Please join the Center for Sensorimotor Neural Engineering (CSNE) in welcoming Dr. Francisco Valero-Cuevas to Seattle. Dr. Valero-Cuevas will present a CSNE/Kavli seminar titled “Reverse-engineering Spinal Circuitry".
Dr. Valero-Cuevas is the Director of the Brain-Body Dynamics Laboratory, Professor of Biomedical Engineering, Professor of Biokinesiology and Physical Therapy, Professor of Computer Science & Aerospace and Mechanical Engineering, University of Southern California.
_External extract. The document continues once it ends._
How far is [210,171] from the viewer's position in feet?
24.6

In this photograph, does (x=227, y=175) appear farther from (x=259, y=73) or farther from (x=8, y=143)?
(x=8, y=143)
Seminar Abstract: The objective of this work is to build a neuromorphic robotic system that can interact with the physical world by implementing neuromechanical principles. It is a faithful implementation of the spinal circuitry responsible for the afferentation of muscles and is capable of producing both normal and pathological functions. We used state-of-the-art models of muscle spindle mechanoreceptors with fusimotor drive, monosynaptic circuitry of the stretch reflex, and alpha motoneuron recruitment and rate coding. This multi-scale, hybrid system driven by populations of 1024 spiking neurons, emulated the physiological characteristics of the afferented mammalian muscles. We implemented these models on field-programmable gate arrays (FPGAs) which are capable of running these complex computations in real-time. The FPGAs control the forces of two muscles acting on a joint via long tendons. We performed ramp-and-hold perturbations and systematically explored a range of muscle spindle gains (fusimotor drive) to characterize the stretch reflex response in different phases of the perturbation. Finally, we explored the fidelity of four models for isometric muscle force production by testing their responses to rate-coding using spike trains and produced force ramps. This autonomous integrated system was self-stable and the closed- loop behavior of populations of muscle spindles, alpha and gamma motoneurones, and muscle fibers emulated muscle tone and function. Sweeping the range of muscle spindle gains provided us with a subset of values that produced tenable physiological and pathological responses. Moreover, isometric force generation revealed that the dynamic response in the tendons is very sensitive to tendon elasticity, especially at high firing rates. This hybrid, neuromorphic, neuromechanical system is a precursor to neuromorphic robotic systems. It provides a platform to study healthy function and the potential spinal and/or supraspinal sources of pathologic behavior.